---- DATA EXCERPTS

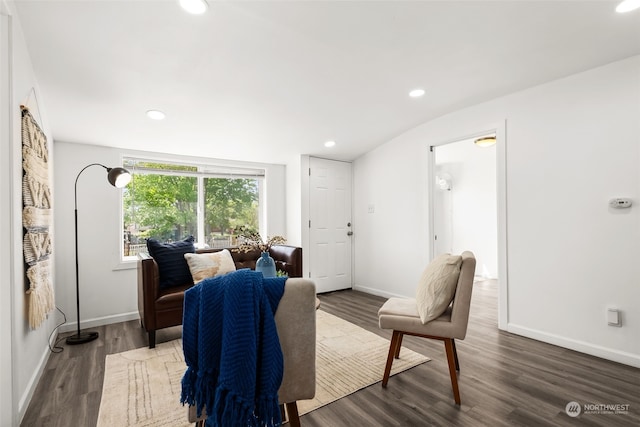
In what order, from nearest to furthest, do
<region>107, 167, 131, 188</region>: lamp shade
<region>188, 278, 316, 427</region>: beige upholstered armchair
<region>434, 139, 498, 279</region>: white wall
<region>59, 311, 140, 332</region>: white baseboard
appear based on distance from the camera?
<region>188, 278, 316, 427</region>: beige upholstered armchair, <region>107, 167, 131, 188</region>: lamp shade, <region>59, 311, 140, 332</region>: white baseboard, <region>434, 139, 498, 279</region>: white wall

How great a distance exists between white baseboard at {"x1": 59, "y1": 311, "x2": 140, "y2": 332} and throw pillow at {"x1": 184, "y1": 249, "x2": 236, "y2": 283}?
112cm

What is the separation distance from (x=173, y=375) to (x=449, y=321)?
6.50ft

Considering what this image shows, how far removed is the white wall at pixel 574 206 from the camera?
7.67 ft

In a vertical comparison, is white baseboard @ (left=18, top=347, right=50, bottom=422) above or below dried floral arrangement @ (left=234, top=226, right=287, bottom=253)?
below

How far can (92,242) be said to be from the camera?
3.31m

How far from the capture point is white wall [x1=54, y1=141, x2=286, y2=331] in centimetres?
317

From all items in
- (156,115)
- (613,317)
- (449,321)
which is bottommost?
(613,317)

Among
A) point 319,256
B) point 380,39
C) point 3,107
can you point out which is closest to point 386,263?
point 319,256

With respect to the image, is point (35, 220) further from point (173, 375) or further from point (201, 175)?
point (201, 175)

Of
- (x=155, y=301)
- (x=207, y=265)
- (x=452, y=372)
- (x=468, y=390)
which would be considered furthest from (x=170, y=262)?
(x=468, y=390)

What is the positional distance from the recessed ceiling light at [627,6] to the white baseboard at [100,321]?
4.95m

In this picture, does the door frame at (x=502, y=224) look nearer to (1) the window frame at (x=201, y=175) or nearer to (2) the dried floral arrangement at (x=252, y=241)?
(2) the dried floral arrangement at (x=252, y=241)

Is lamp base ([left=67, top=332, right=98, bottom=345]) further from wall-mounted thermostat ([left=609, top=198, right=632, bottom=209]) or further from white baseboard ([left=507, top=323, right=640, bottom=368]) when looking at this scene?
wall-mounted thermostat ([left=609, top=198, right=632, bottom=209])

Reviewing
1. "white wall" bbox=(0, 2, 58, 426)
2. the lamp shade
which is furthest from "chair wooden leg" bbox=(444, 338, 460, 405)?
the lamp shade
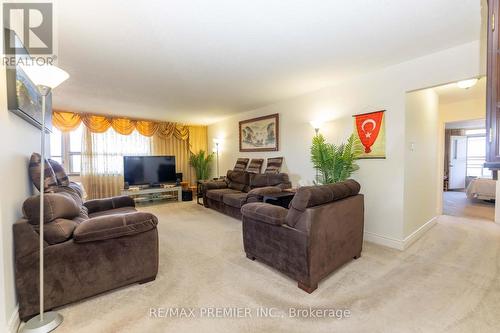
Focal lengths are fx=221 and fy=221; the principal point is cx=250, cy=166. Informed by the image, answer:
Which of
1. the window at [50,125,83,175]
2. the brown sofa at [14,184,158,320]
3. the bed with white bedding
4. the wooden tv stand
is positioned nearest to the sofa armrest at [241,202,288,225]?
the brown sofa at [14,184,158,320]

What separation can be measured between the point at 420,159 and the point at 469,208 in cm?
317

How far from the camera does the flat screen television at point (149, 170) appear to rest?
577 cm

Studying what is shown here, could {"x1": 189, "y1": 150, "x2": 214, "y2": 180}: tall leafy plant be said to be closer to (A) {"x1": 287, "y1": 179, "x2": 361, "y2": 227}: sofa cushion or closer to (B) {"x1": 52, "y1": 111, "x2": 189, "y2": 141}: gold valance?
(B) {"x1": 52, "y1": 111, "x2": 189, "y2": 141}: gold valance

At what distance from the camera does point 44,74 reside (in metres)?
1.43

--------

YOUR TASK: Rewrite the part of the data from the line containing "At what distance" through the end, replacing "camera" with "viewer" and leaving everything else unchanged.

TASK SOLUTION:
At what distance from the viewer does point 44,74 reside (in metres)?
1.43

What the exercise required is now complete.